Magpie - 2-8-2016 at 13:16

I would recommend filtering off that CaSO4 before distilling. The presence of all those solids might lead to some heavy bumping.

Use of a filter aid like diatomaceous earth (celite, etc) will help in the filtration of the slimey CaSO4.

magpie

Sulaiman - 2-8-2016 at 16:53

so are you in effect saying that the reaction Ca(NO3)2 + H2SO4 => CaSO4 + 2HNO3
will run to the right without having to boill off the HNO3 ?
I'd prefer doing the reaction in a beaker, filtering and distilling
to having to get the calcium sulphate out of my one and only 500ml 24/28 flask.
(which is another reason I was considering HCl)

Magpie - 2-8-2016 at 18:43

Quote: Originally posted by Sulaiman  
so are you in effect saying that the reaction Ca(NO3)2 + H2SO4 => CaSO4 + 2HNO3
will run to the right without having to boill off the HNO3 ?


Yes. When a precipitate is formed the reactants are taken out of the solution, driving it to the right. This is similar to generating a gas where it escapes the reactor thus driving the reaction to the right.

I have never made HNO3 with Ca(NO3)2 but have made it several times with KNO3 and sulfuric acid per my procedure in prepublication. I don't see where this will be much different except you will have to deal with that messy CaSO4.


blogfast25 - 2-8-2016 at 18:43

Quote: Originally posted by Sulaiman  
so are you in effect saying that the reaction Ca(NO3)2 + H2SO4 => CaSO4 + 2HNO3
will run to the right without having to boill off the HNO3 ?
I'd prefer doing the reaction in a beaker, filtering and distilling
to having to get the calcium sulphate out of my one and only 500ml 24/28 flask.
(which is another reason I was considering HCl)


Just rewrite the equation:

Ca(NO3)2(aq) + H2SO4(aq) => CaSO4(s) + 2HNO3(aq)

Clear now?

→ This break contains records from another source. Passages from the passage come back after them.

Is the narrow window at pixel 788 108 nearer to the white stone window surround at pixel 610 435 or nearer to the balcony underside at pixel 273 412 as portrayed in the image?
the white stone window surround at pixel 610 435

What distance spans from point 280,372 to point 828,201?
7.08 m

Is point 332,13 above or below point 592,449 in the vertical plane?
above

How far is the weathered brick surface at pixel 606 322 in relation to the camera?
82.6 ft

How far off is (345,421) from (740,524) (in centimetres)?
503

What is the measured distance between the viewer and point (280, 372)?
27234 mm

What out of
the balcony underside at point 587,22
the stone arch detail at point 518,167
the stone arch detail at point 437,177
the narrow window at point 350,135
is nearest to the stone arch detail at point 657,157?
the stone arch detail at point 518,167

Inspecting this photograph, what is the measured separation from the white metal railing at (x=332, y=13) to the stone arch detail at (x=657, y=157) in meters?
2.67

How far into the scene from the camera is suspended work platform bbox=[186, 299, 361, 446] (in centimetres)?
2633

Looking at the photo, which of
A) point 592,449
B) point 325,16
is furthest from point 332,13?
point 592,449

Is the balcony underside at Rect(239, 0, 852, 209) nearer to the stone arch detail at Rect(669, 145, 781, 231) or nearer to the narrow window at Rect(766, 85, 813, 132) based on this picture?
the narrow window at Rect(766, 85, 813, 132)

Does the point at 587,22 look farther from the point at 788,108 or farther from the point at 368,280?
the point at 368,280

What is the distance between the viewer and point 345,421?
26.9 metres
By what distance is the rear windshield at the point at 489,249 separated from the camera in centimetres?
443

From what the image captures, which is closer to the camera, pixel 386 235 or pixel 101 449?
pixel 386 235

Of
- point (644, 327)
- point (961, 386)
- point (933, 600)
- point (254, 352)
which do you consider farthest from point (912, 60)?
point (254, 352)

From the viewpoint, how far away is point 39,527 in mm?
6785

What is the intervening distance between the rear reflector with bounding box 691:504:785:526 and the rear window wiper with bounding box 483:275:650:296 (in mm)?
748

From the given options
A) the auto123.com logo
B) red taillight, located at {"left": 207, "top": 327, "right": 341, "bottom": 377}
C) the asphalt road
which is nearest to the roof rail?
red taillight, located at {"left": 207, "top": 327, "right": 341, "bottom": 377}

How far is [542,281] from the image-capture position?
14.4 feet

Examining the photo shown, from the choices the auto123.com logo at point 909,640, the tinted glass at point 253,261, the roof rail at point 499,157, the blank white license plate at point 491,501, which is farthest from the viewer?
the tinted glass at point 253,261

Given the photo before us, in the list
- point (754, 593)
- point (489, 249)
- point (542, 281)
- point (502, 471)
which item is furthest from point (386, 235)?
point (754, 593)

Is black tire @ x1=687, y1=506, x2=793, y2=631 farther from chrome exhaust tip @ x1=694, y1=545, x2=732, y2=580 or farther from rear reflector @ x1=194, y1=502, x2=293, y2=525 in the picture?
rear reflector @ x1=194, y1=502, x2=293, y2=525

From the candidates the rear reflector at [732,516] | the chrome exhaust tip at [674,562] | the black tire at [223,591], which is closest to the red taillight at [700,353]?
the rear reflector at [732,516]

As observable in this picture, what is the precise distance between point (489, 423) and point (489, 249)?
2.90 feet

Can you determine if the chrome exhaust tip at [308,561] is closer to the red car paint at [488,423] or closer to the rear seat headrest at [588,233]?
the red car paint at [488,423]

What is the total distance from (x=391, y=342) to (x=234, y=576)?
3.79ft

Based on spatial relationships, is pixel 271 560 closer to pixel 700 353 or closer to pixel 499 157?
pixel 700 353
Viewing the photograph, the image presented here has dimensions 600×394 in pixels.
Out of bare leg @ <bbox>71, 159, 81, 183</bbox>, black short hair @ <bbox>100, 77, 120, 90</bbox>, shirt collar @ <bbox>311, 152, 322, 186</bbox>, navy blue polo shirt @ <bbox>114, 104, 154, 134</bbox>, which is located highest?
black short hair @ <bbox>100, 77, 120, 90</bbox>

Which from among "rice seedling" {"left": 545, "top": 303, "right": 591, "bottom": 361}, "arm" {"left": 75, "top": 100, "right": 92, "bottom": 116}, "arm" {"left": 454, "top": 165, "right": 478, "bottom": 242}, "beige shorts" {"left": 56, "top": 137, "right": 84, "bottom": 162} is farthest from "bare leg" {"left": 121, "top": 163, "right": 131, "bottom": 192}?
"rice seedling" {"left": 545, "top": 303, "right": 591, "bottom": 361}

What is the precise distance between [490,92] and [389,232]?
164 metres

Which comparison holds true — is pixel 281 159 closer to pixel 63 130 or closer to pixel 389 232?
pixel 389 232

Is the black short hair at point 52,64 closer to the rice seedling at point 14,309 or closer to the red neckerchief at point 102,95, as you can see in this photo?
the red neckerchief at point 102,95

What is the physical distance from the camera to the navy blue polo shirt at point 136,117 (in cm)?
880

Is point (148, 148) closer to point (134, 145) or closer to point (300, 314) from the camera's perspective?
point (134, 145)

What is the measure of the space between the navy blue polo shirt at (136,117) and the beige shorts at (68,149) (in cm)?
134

Filter off the solids and you have an (impure) solution of HNO3. Distil and be damned. :)

[Edited on 3-8-2016 by blogfast25]

Magpie - 2-8-2016 at 19:47

I think it would be useful to take a look at my procedure for making phosphoric acid in prepublication. Note the voluminous amount of CaSO4 generated and my comments about having enough water present.

Don't worry having too much water in the product distillate. You can always distill to the azeotrope (67% IIRC) and even to fuming nitric if that is what you ultimately want.